In a previous paper (Casini & Landi Degl'Innocenti 1993, hereafter referred to as CL93), we attacked the problem of the formation of hydrogen lines in the presence of simultaneous electric and magnetic fields. There we gave the relevant formulae needed for the construction of the propagation matrix, which enters the vector radiative-transfer equation (VRTE) for polarized radiation.
In principle, the simultaneous solution of the VRTE and of the statistical equilibrium equations for the density-matrix elements of the atomic system would determine the Stokes profiles of any given spectral line at any optical (or geometrical) depth in the plasma structure under investigation (e.g., Landi Degl'Innocenti 1983). In practice, however, this goal is very seldom achieved because of the enormous complexity of the problem, especially when non-LTE effects resulting in atomic polarization (e.g., anisotropy of the radiation field) are accounted for.
In general, the presence of external fields further complicates the problem, if it is expected that the fields may vary within the plasma structure under investigation. In fact, the calculation of the propagation matrix for one configuration of the external fields may be very time consuming, and in general this calculation must be repeated at each of the intervals which subdivide the integration path of the VRTE.
In our first work on this subject (CL93), we considered a somewhat trivial application of the results there obtained, since we simply neglected atomic polarization and assumed uniform electric and magnetic fields, and a constant source function (i.e., uniform temperature), throughout the plasma structure. In addition, we assumed that the plasma were optically thin--so the integration of the VRTE boiled down to the mere calculation of the emission vector--and that the external fields were the only line-broadening mechanism present. The introduction of thermal-Doppler broadening in subsequent work (see Casini & Landi Degl'Innocenti 1995; Casini & Foukal 1996, hereafter referred to as CF96) enabled us to consider less academic, yet still limited, applications of the original results.
In the present paper, we intend to further relax the constraints imposed in our previous applications. So we will consider the formation of polarized hydrogen lines in a bounded, optically-thick slab, assuming different analytical dependences of the source function on the optical depth. The other constraints will be maintained instead, in particular the severe limitation of neglecting non-LTE effects on the populations of the atomic levels. This is, in fact, a major reason for discrepancy between observed and calculated polarization profiles, whenever our calculations are applied to cases in which, for instance, anisotropy of the radiation field cannot be neglected, such as in prominences. However, having considered different analytical forms of the source function should enable one to parameterize departures from the LTE approximation, limitedly to the problem of the validity of Boltzmann's and Saha's equations.
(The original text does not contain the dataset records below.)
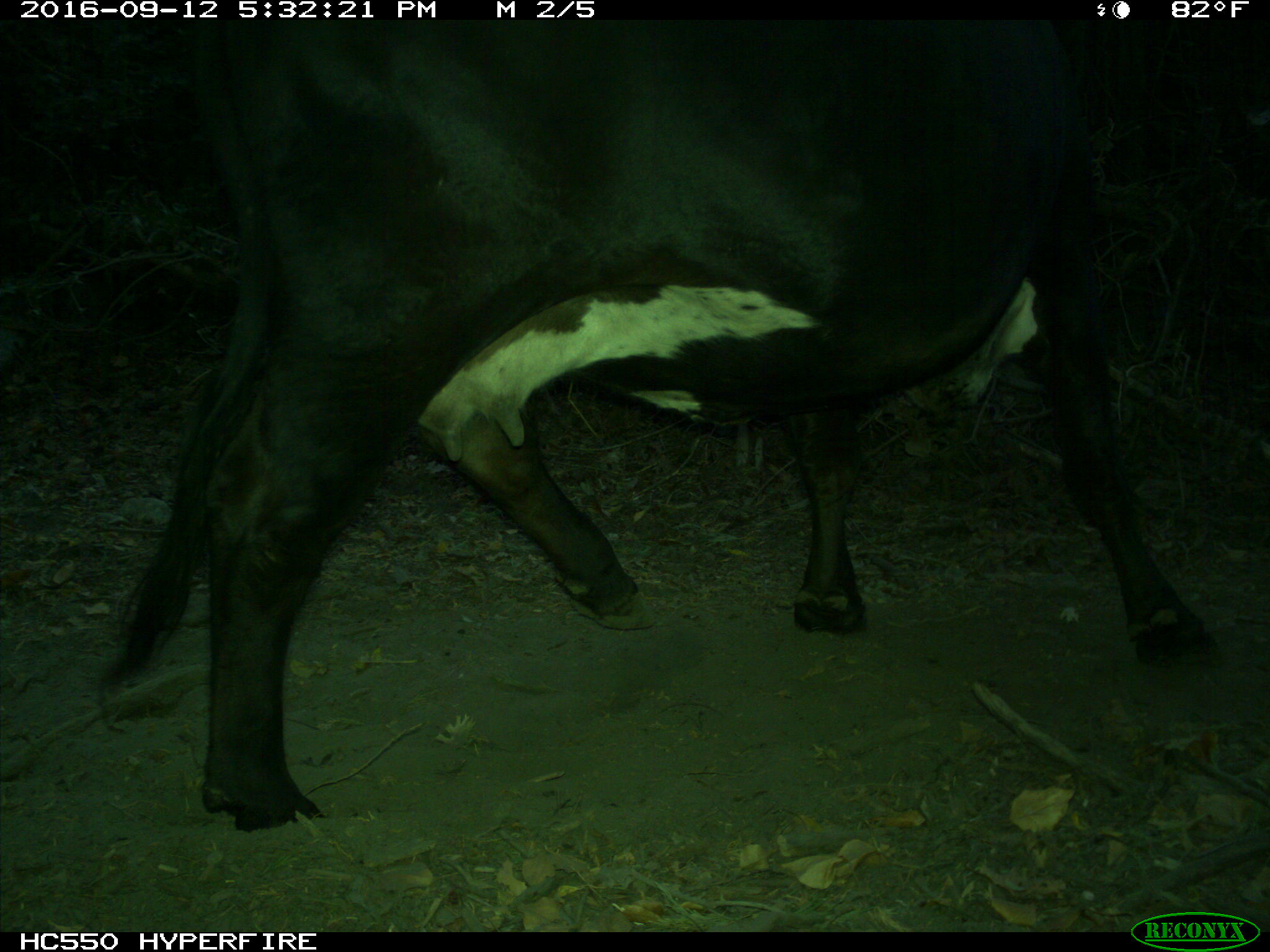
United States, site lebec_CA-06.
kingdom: Animalia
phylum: Chordata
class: Mammalia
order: Artiodactyla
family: Bovidae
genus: Bos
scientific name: Bos taurus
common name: domestic cow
Bos taurus (domestic cow).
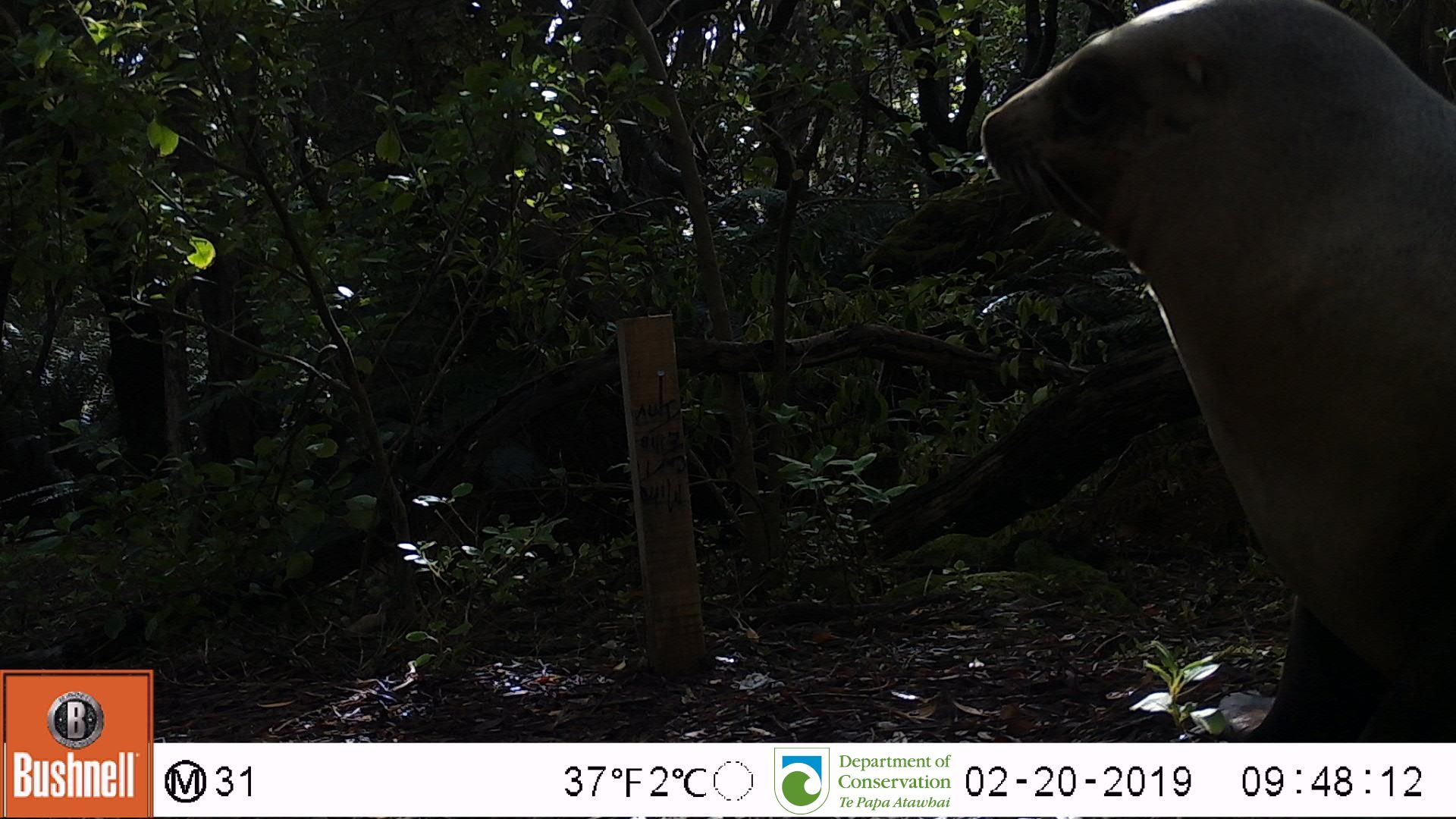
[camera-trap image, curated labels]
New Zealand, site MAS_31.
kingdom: Animalia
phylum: Chordata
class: Mammalia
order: Carnivora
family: Otariidae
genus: Phocarctos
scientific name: Phocarctos hookeri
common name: new zealand sea lion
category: sealion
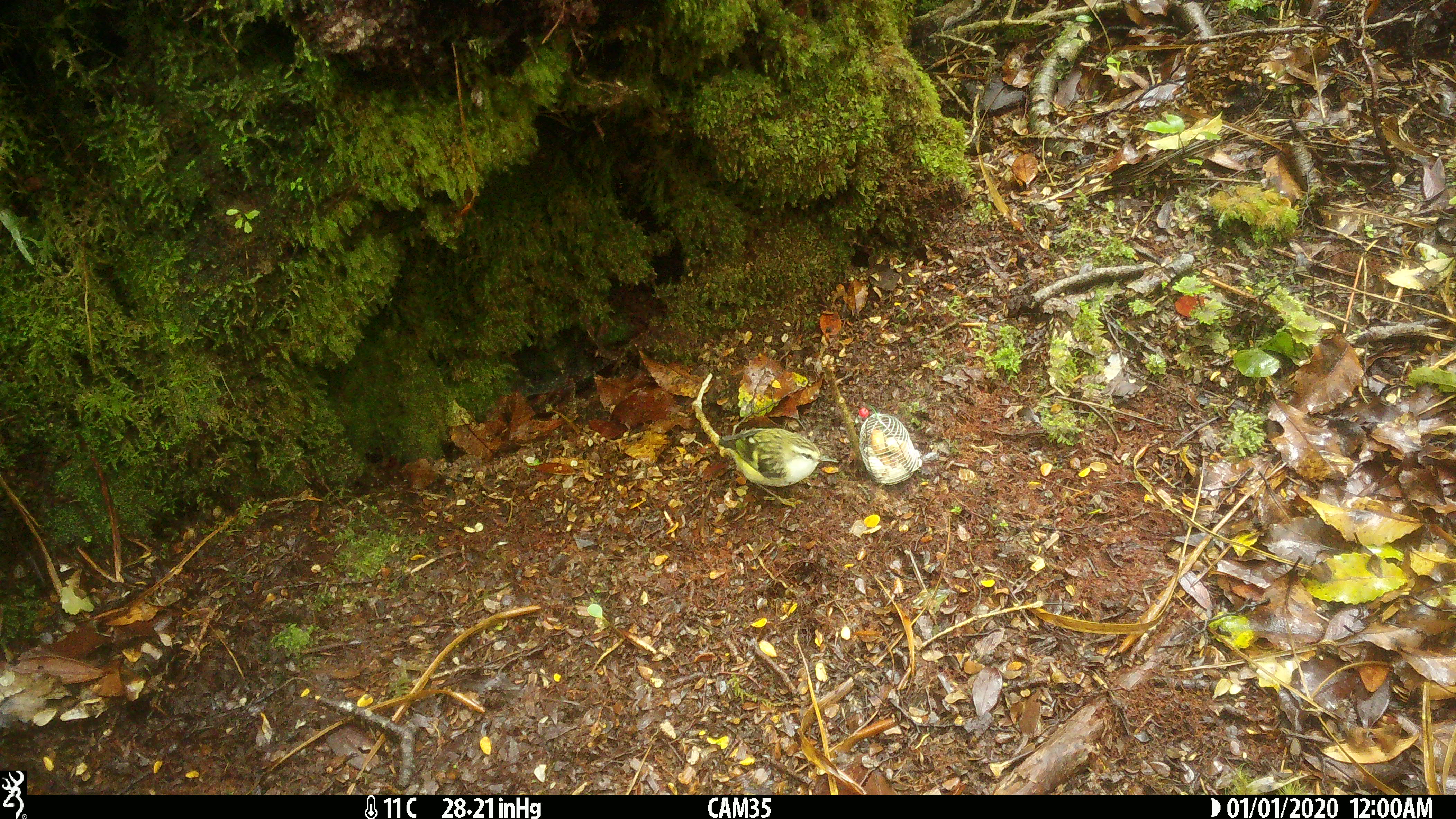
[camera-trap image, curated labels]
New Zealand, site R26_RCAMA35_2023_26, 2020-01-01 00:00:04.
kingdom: Animalia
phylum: Chordata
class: Aves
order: Passeriformes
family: Acanthisittidae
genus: Acanthisitta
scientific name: Acanthisitta chloris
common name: rifleman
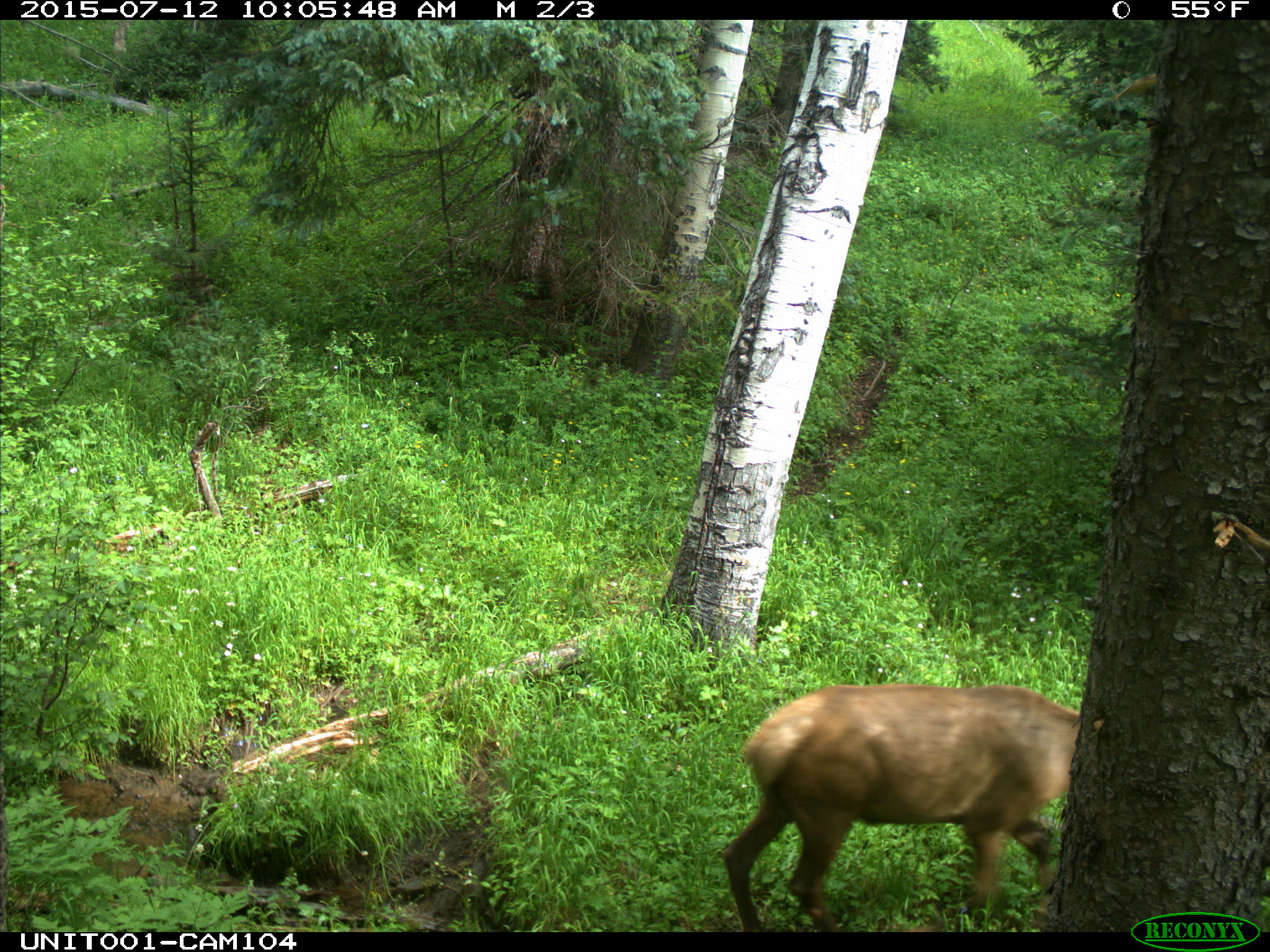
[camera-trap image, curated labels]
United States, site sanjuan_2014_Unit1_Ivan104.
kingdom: Animalia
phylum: Chordata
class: Mammalia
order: Artiodactyla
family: Cervidae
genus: Cervus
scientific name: Cervus elaphus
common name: red deer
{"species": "Cervus elaphus (red deer)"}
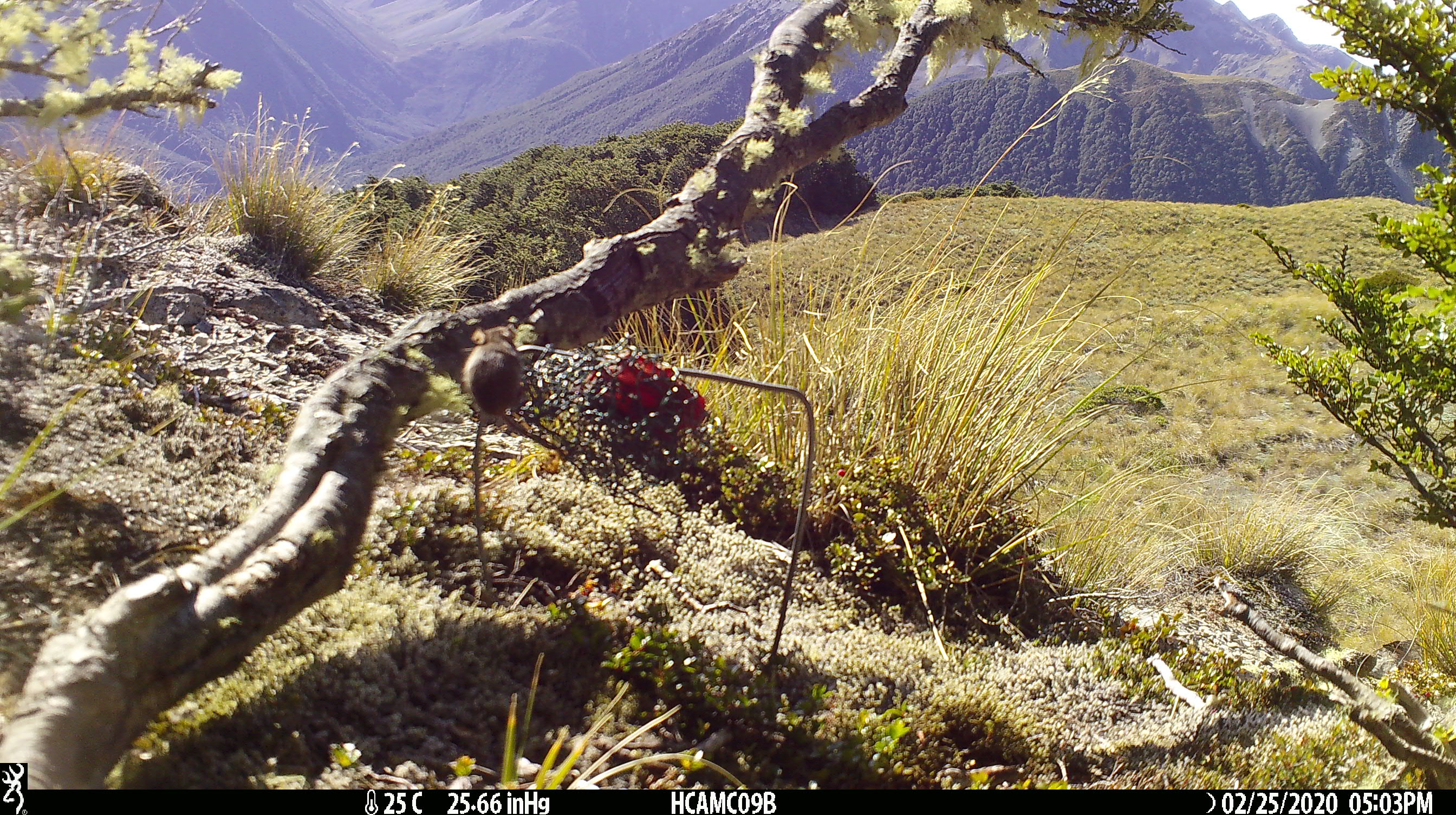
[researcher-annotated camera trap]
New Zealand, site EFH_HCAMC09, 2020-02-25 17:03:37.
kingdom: Animalia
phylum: Chordata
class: Mammalia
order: Rodentia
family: Muridae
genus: Mus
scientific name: Mus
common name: mouse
Mouse (Mus).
We also assume that the temperature of the slab and the external fields are slowly-varying functions of the optical depth, so we can safely approximate the propagation matrix with a constant matrix to be evaluated once, on a set of sample frequencies within the spectral range of the line. This approximation then enable us to explicitly integrate the VRTE, thus obtaining analytical expressions for the emerging Stokes vector.
Actually, the constraint of a constant propagation matrix could be relaxed without introducing any further conceptual involvement in the calculation of the polarization profiles, as long as non-LTE effects are still neglected. However, the integration of the VRTE could no longer be performed analytically, and one should rather approach the problem through the evolution-operator formalism (Landi Degl'Innocenti & Landi Degl'Innocenti 1985; Landi Degl'Innocenti 1987).
Our results are then applied to the calculation of the Stokes profiles of hydrogen lines emerging from a slab of different total optical depths. This is done in the case of H, and of the 7-6 and 12-8 transitions, which are of relevant interest in the investigation of solar plasmas. In particular, the 7-6 and 12-8 transitions have been proved particularly promising as diagnostic lines for electric-field measurement in solar coronal structures (Casini 1996; Foukal & Behr 1995, CF96).